January 18, 2017

Metrics

How many of you wear a Fitbit?

I remember the last time I saw Jeff Morgan, erstwhile NIRI CEO.  I said, “Jeff, you’ve lost weight. You’re a lean machine!”

He tapped his wrist, and said, “Fitbit. You can appreciate it, Tim. It’s just measuring data, right? Burn more than you take in.”

When we were roaming Barcelona last September, Karen’s phone was a cheering section congratulating us for achieving footstep goals.  Because there’s an app for that of course.

We’ve now bought a Peloton for our home gym, a finessed stationary bike replete with interaction and data. You can measure everything. You mark progress and capability.

On Friday the 13th the Wall Street Journal ran a story about online life insurance. Companies are using algorithms that parse lifestyle data from prescription-drug, motor-vehicle and credit-card sources to meter risk in place of testing blood and urine.

Data reveal facts about conditions. That’s the starting point. The next step is comparing data gathered in one period with the same metrics from another to see what’s changed. It’s what your doctor does.

And it’s the heart of financial reporting. We can debate the flaws of the requirement, but every quarter public companies are providing metrics to investors and analysts, who in turn model the data to understand business outcomes.

In fact, it’s the beat of the market. Every week data pours forth from governments and central banks on producer-prices and purchasing managers and jobs and consumer sentiment and on and on it goes.

I think it’s too much, promoting arbitrage on expectations versus outcomes. But think of the cognitive dissonance in our profession, investor-relations.  While everyone is measuring short-term, IR is trying to manage long-term. Yes, we want long-term commitment to our shares.  But that’s not how prices are set.

Unless you measure something the way it functions, you’ll get incorrect conclusions.

Much of the IR community isn’t measuring at all. We react. Right? The stock moves, and we call people for explanations.  How can answers be accurate without comparatives?  You don’t know what’s changed. No Fitbit is delivering data supporting conclusions.

The key to good management is consistent measurement. It’s the only way to understand an ecosystem and sort what you can control from what’s systemic.

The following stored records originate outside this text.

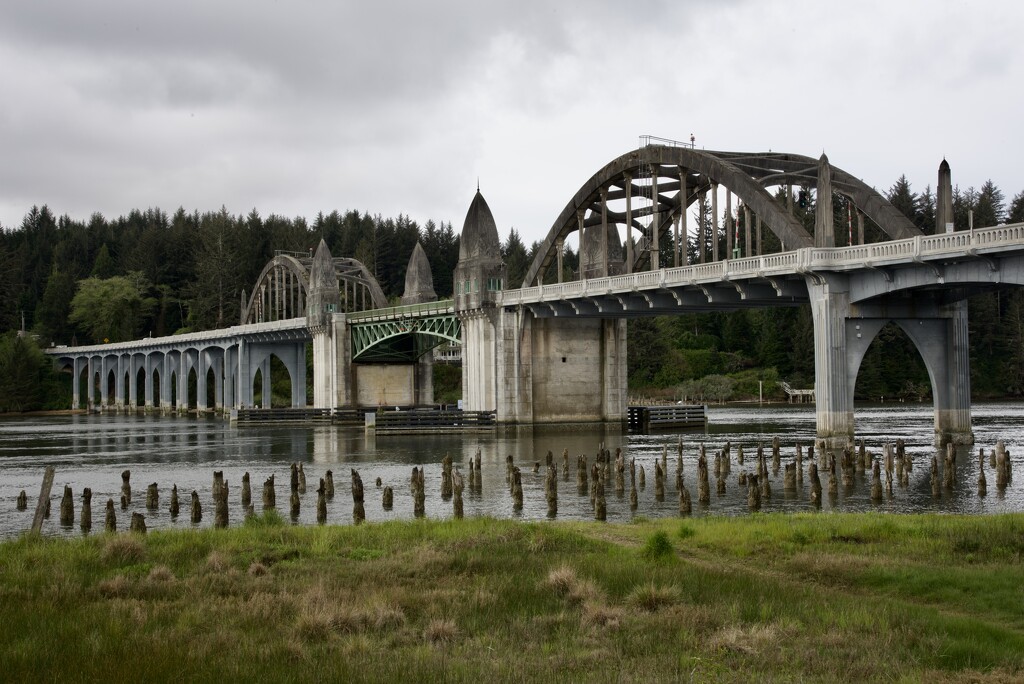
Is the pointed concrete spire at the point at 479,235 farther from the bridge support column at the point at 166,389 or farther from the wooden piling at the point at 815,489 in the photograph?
the bridge support column at the point at 166,389

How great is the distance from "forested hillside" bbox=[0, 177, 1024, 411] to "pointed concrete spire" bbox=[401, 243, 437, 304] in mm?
42222

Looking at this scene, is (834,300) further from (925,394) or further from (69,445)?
(925,394)

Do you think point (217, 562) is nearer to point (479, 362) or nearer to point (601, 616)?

Suppose I declare that I will float across the room.  Well, gravity, the rule governing the movement of bodies in this universe, says on this planet my pronouncement is flawed.

The gravity of the stock market is Regulation National Market System.  It defines how money moves from point A to point B.  We can observe those movements.

I showed a company yesterday how shares climbed from $60 to $70 during election week last November on Asset Allocation, and from $70 to $72 on Risk Management. That means ETFs and derivatives boosted shares.  Active money didn’t buy until the stock was at $75, even though it was selling the stock at $61 right before the election. Active money didn’t know what to do.

What followed? Fast Traders sold and shorted because the last fools to the party were the Active stock-pickers unaware of how the market works now.  No wonder many lag the averages.

If investors making rational decisions set the prices of stocks more than 50% of the time, the market can be called rational. Otherwise, it’s got to be called something else.  IR professionals, it’s your job to help management see the market realistically.

All the people talking about stocks are of a breed. The sea of money using models isn’t telling others what it’s doing!  But it’s setting prices.

You must measure now. What’s your Fitbit for the IR job?  Is it calibrated to the market we have today or one that no longer exists?

Case in point: I told a healthcare company recently that the data showed they would be unable to hold any gains until short volume were no longer consistently 65%.

“But our short interest is well below sector averages,” they said.

“That measure is from 1975,” I said. “It doesn’t reflect how the market works now.”

The stock dropped 8% yesterday and remains at the same average price it’s had since short volume rose over 60% well more than a quarter ago. The data – the Fitbit for IR – will tell them when conditions have changed.  Fitness can be measured in IR as it is elsewhere.

Measurement is management.  Put key metrics in front of your management regularly. Don’t wait to be asked for information – then it’s too late and you’ve lost control and become a glorified assistant (and they’ll define the job for you).

Create anticipation with metrics. “We’ve had a nice run but Fast Traders are leading, we’re Overbought, and short volume is over 50%, so expect some pressure next week.”

That’s what you should be doing.  Stop calling people for wild guesses unsupported by data AFTER something has occurred. Start measuring and setting expectations – especially around earnings, or events like options-expirations today through Friday.

You can only set expectations if you’re first consistently measuring and comparing key data points. This is evolved IR.  You can invent your own metrics. But we’ve already done that for you.